— BEGIN PAGE —

Dr Rebecca Darley, a lecturer in medieval history from the Department of History, Classics and Archaeology reviews an international conference on the history of Telangana in Hyderabad, India.

In January 2018, researchers from across the world met in Hyderabad, India for the second international congress uncovering the history of ancient and medieval Telangana. The first, held in 2017, had been inaugurated only three years after Telangana became India’s newest federal state and the first new state to be created since India’s independence in 1947.

Though Telangana is administratively a very new state, its claims to an independent identity are rooted in the antiquity and uniqueness of its culture. These conferences, hosted by the Telangana State Department for Archaeology and Museums, now re-named Heritage Telangana, were therefore aimed at bringing together researchers and the public to celebrate and uncover this past. In particular, the focus on the ancient and medieval periods was intended to provide a sense of the depth of this identity beyond the recent rhetoric of an independence campaign which was, for obvious reasons, rooted in modern grievances and modern decisions about how to establish the states of India.

I was very fortunate to have been at the 2017 gathering as well and it was great to meet new people, see old faces and to be back in one of my favourite cities in the world. My own research focuses on discoveries of Byzantine and Roman coins, minted in the Mediterranean region, but exported to south India in the first seven centuries AD. The State Archaeology Museum in Hyderabad has one of the largest collections of these coin finds in India and many were discovered within what is now Telangana. This was the challenge I had set myself; to interpret these ancient finds through the lens of the modern boundaries of Telangana State.

Mine was the first paper after the elaborate and extremely enjoyable opening ceremonies, and it received a very good response. It was a particular honour to be on a panel with P. V. Radhakrishnan and T. Satyamurthy, both senior scholars whose work I have used and admired for many years.

— END PAGE —

§ **GOAL OF THE EXERCISE**
Rewrite the stretch of the conference review from "Though Telangana is" through "states of India.", replacing "researchers" with "scholars".

— BEGIN DATASET EXTRACT —

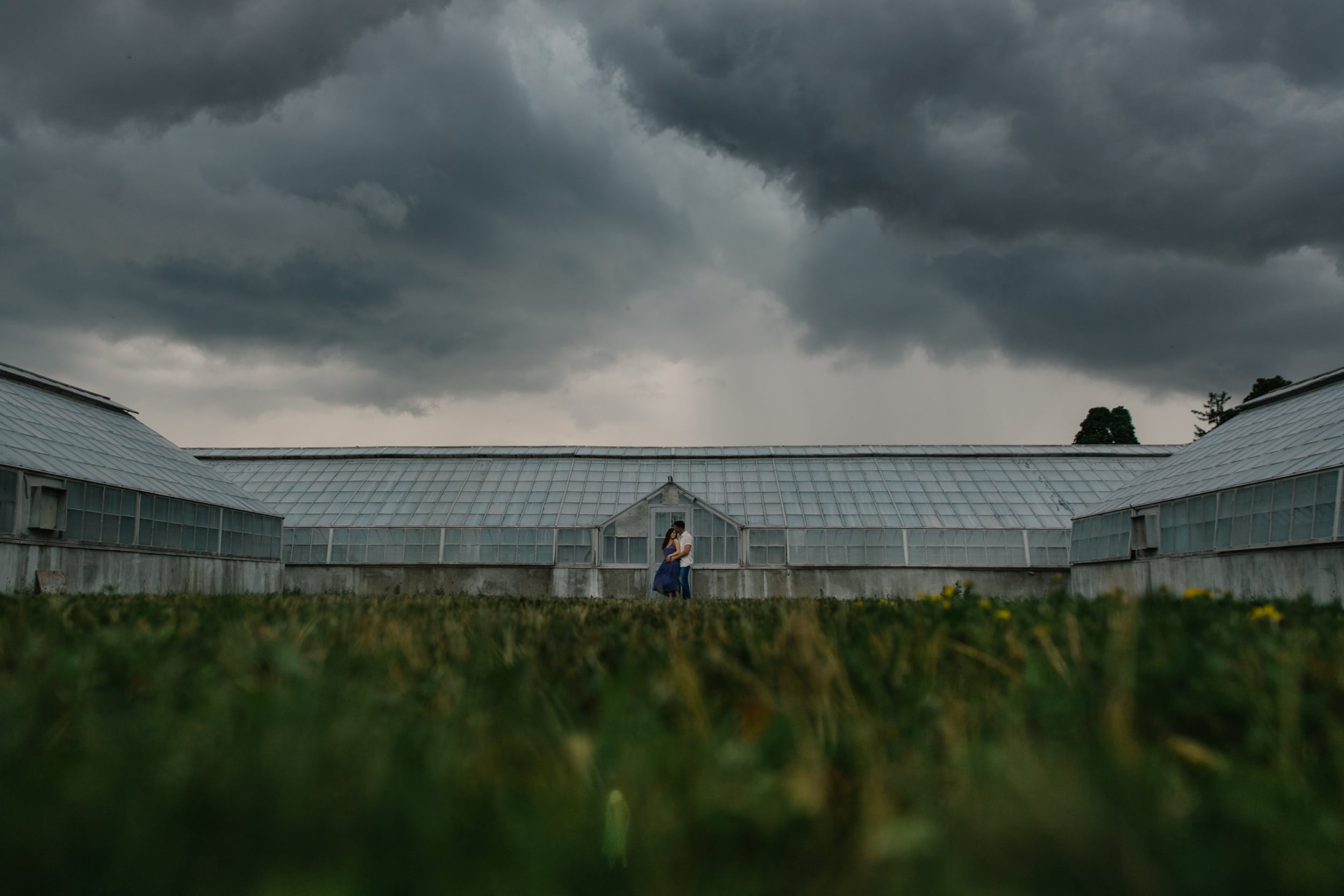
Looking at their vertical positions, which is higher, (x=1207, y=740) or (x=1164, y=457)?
(x=1164, y=457)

— END DATASET EXTRACT —

§ **SOLVED EXERCISE**
Though Telangana is administratively a very new state, its claims to an independent identity are rooted in the antiquity and uniqueness of its culture. These conferences, hosted by the Telangana State Department for Archaeology and Museums, now re-named Heritage Telangana, were therefore aimed at bringing together scholars and the public to celebrate and uncover this past. In particular, the focus on the ancient and medieval periods was intended to provide a sense of the depth of this identity beyond the recent rhetoric of an independence campaign which was, for obvious reasons, rooted in modern grievances and modern decisions about how to establish the states of India.